The grinding device 1 includes a control means (not shown), to which a grinding means 4, a grinding feeding means 7, a moving means (not shown) and the like are connected, and each of them is based on an arbitrary control program. The means are precisely controlled.

The grinding device 1 shown in FIG. 1 has substantially the same configuration as described above, and the method for processing the primitive wafer of the present embodiment, which is carried out using the grinding device 1, will be described below.

FIG. 2 shows a primitive wafer 10 made of silicon (Si), which is a workpiece of the present embodiment. The primitive wafer 10 is, for example, a circular plate-shaped wafer having a thickness of about 1 mm and having a diameter of about 100 mm cut out by slicing a columnar single crystal ingot (not shown), and has either a front surface or a back surface. It is a wafer in which no device or the like is formed.

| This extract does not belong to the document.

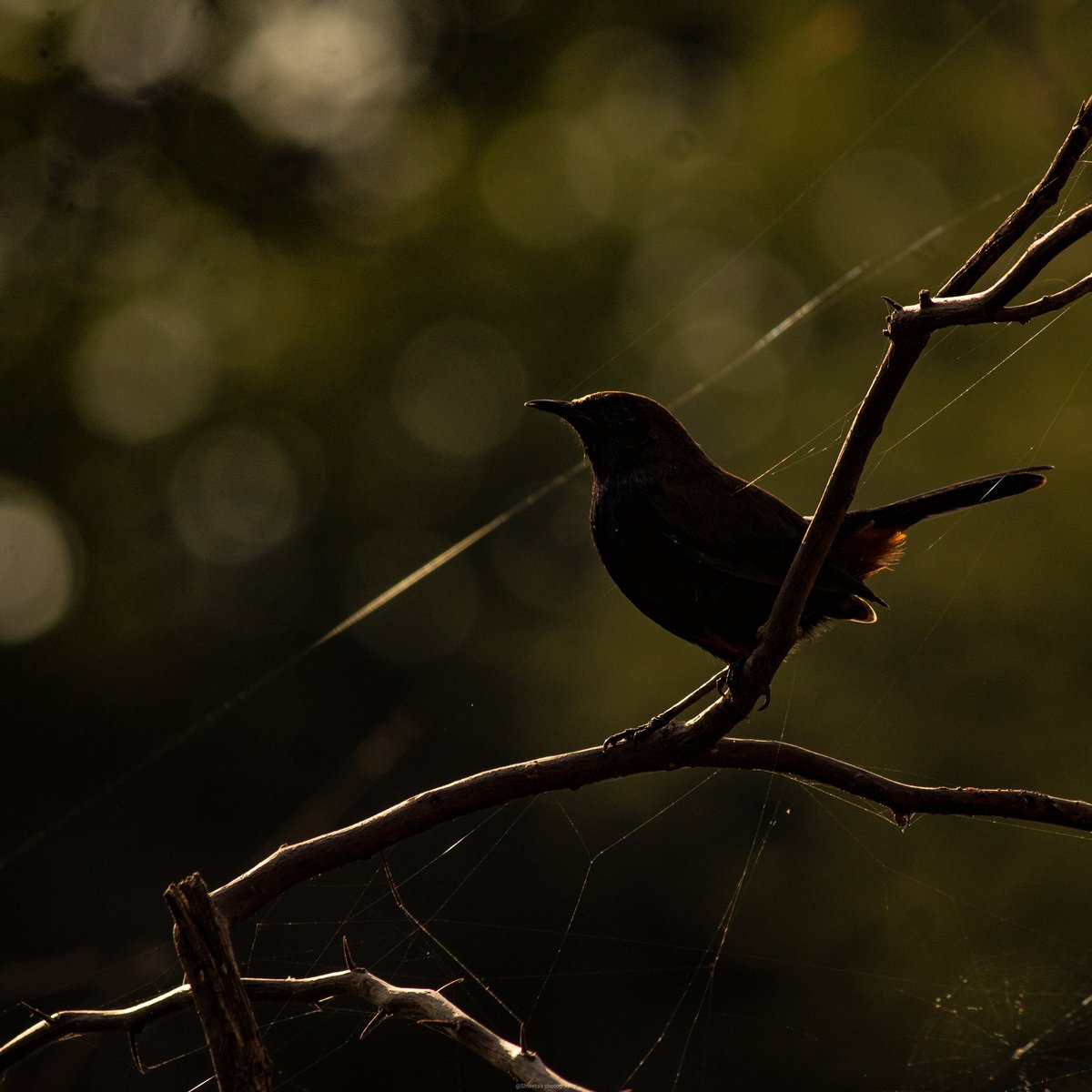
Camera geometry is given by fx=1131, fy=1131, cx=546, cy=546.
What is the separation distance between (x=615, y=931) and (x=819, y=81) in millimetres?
6627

In carrying out the processing method of the primitive wafer of the present embodiment, as shown in FIG. 2, one surface 10a of the primitive wafer 10 is upward with respect to the holding surface 63 of the chuck table 61 positioned in the carry-in / out area. The other surface 10b is placed and held downward (primitive wafer holding step). At this time, the primitive wafer 10 is placed so that the center of the primitive wafer 10 and the center of the chuck table 61 coincide with each other, and a suction source (not shown) is operated to supply a negative pressure to the holding surface 63. Is sucked and held on the holding surface 63 of the chuck table 61. In the primitive wafer 10 of the present embodiment, after being cut out from the ingot, neither the front surface nor the back surface is processed, and there is no distinction between the front surface and the back surface. However, for convenience of explanation. The surface to be processed first is referred to as "one surface", and the surface on the opposite side is referred to as "the other surface".

After the above-mentioned primitive wafer holding step is performed, the moving means is operated to move the chuck table 61 to the processing region as shown in FIG. Next, the grinding feed means 7 is operated to bring the grinding means 4 closer to the chuck table 61, and the electric motor 41 of the grinding means 4 is operated to rotate the grinding wheel 45 in the direction indicated by the arrow R1 at, for example, 6000 rpm. , The chuck table 61 is rotated in the direction indicated by the arrow R2 at a rotation speed of, for example, 300 rpm. Further, the grinding wheel 45 is positioned so that the grinding wheel 46 passes through the rotation center O of the primitive wafer 10 held on the chuck table 61, and the grinding feeding means 7 is operated to move the grinding means 4 in the direction indicated by the arrow R3, for example. The one surface 10a of the primitive wafer 10 is brought into contact with one surface 10a at a descending speed of 1.0 μm / sec, and one surface 10a of the primitive wafer 10 is ground by a predetermined amount (first grinding step). When carrying out the first grinding step, it is preferable to carry out the first grinding step while detecting the amount of grinding by using a thickness detecting means (not shown).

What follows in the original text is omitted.